Before we delve into the detail, it is worth stepping back to ask why supply chains are important. When we analyse businesses, we are constantly looking for ways that management teams can create and nurture competitive advantages. With a few notable exceptions, an efficient supply chain and distribution capabilities are generally thought of as an undifferentiated 'right of passage' in most industries. This isn’t to say that getting the basics right isn’t important: during CEO Paul Polman’s initial efforts to turn around Unilever’s operating performance, improving on-shelf availability of its products accelerated sales growth by 1-2% in some developed markets. However, at a more fundamental level, we believe the application of new technologies is changing the rules of the supply chain management game in some industries, with considerable opportunities for industry leaders that are at the vanguard of innovation.
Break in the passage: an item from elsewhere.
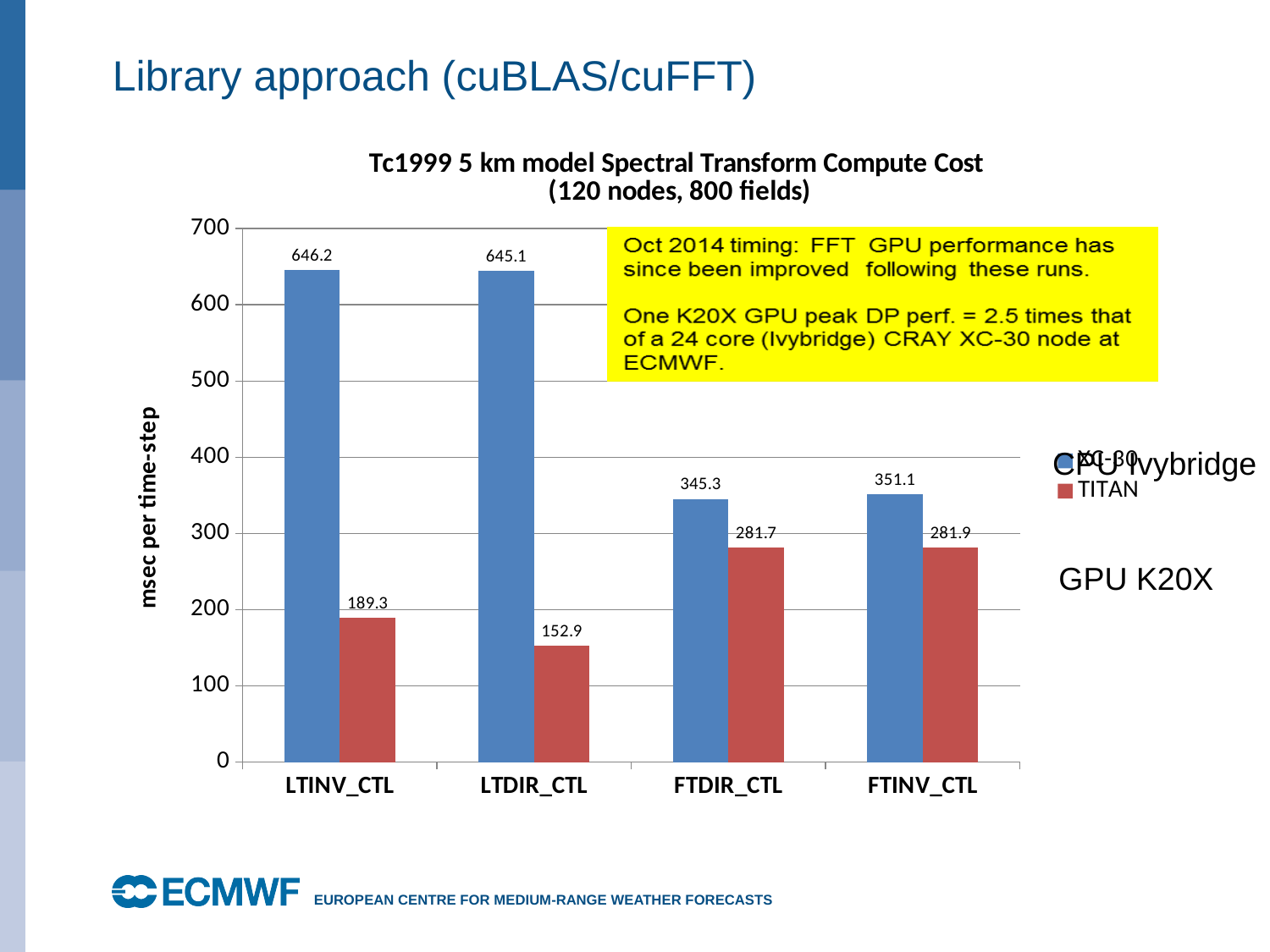
Is the TITAN value for LTINV_CTL greater or less than 200? less How many categories are shown on the x axis? 4 What is the difference between the blue bar and the TITAN bar for LTINV_CTL? 456.9 Which category has the lowest TITAN value? LTDIR_CTL For LTDIR_CTL, which is larger: the blue bar or the TITAN bar? the blue bar What is the difference between the blue bar and the TITAN bar for FTDIR_CTL? 63.6 What is the label of the y axis? msec per time-step What is the TITAN value for FTINV_CTL? 281.9 What is the TITAN value for LTDIR_CTL? 152.9 What is the value of the blue bar for FTDIR_CTL? 345.3 What kind of chart is shown on the slide? bar chart What is the value of the blue bar for LTINV_CTL? 646.2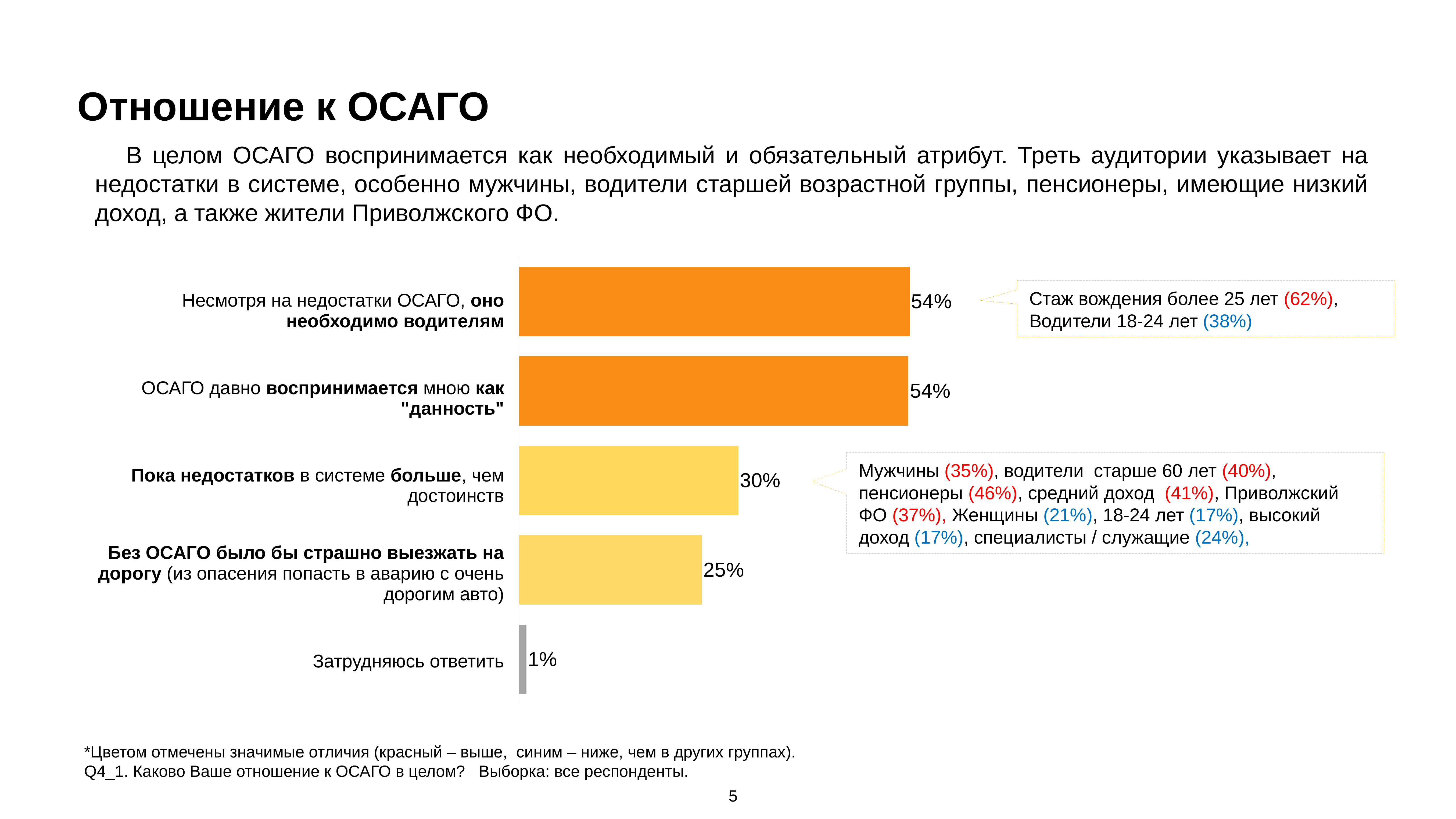
What is the difference between "Пока недостатков в системе больше, чем достоинств" and "Без ОСАГО было бы страшно выезжать на дорогу"? 5% What is the difference between "Несмотря на недостатки ОСАГО, оно необходимо водителям" and "Пока недостатков в системе больше, чем достоинств"? 24% Which category has the lowest value in the chart? Затрудняюсь ответить What percentage of respondents chose "Пока недостатков в системе больше, чем достоинств"? 30% What value is shown for "ОСАГО давно воспринимается мною как "данность""? 54% How many categories (bars) does the chart show? 5 Which is larger: the value for "Пока недостатков в системе больше, чем достоинств" or for "Без ОСАГО было бы страшно выезжать на дорогу"? Пока недостатков в системе больше, чем достоинств Do the values for "Несмотря на недостатки ОСАГО, оно необходимо водителям" and "ОСАГО давно воспринимается мною как "данность"" have the same value? Yes, both 54% What percentage is shown for "Затрудняюсь ответить"? 1% What colour is the bar for "Затрудняюсь ответить"? Grey What type of chart is shown on the slide? Bar chart What value is shown for "Без ОСАГО было бы страшно выезжать на дорогу"? 25%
One company that we believe to be at the epicentre of change is UPS, the global leader in single package delivery. At a recent investor day, UPS detailed plans to increase investment in its Network Planning Tool which manages its EDGE (Enhanced Dynamic Global Executions) and ORION (route optimisation) systems. We believe these investments are essential to optimise a delivery network that is adapting to a structural shift towards B2C business driven by the rise of e-commerce. EDGE is a series of technology initiatives, started in 2015, designed to improve planning and execution. It uses real-time data to assign tasks and develop operating plans. UPS is also using artificial intelligence (AI) vendors such as IBM to integrate chatbots at its customer services centres and integrate with mobile devices to customise delivery preferences. Management recently revealed that 40% of its ground operations in the US are now automated, with old plant that is automated increasing productivity by 25% compared to 35% uplift for new build capacity. We believe these investments are essential to stay ahead of competitors and will ultimately lead to improving operational leverage at the group.
Another company we believe to be at the forefront of the manufacturing revolution is Nike. Over the last 25 years, Nike has built the third-largest design patent portfolio in the US while developing innovative platforms such as Nike Air, Dri-Fit, Free, Lunar and Flyknit. Management recently committed to double the speed of its supply chain efforts and cut its average product creation cycle in half. The company is increasingly looking to experiment with 3D printing to enhance performance, personalisation and increase speed to market by locating production plants closer to consumers. These additive manufacturing processes also offer scope to drive a significant reduction in waste. As of 2015, $1 billion of material costs did not end up in Nike’s end products. To summarise, we believe that these efforts offer significant scope for gross margin enhancement over time while also improving Nike’s ability to respond to consumer trends.
We believe these investments in technology will generate returns and create competitive advantage over several years which is beyond the horizon of most analysts. Research is required to understand how technology will affect dynamics in different industries and identify where profitability can be transformed. We believe this approach holds promise for active investors to capture excess returns over long time horizons.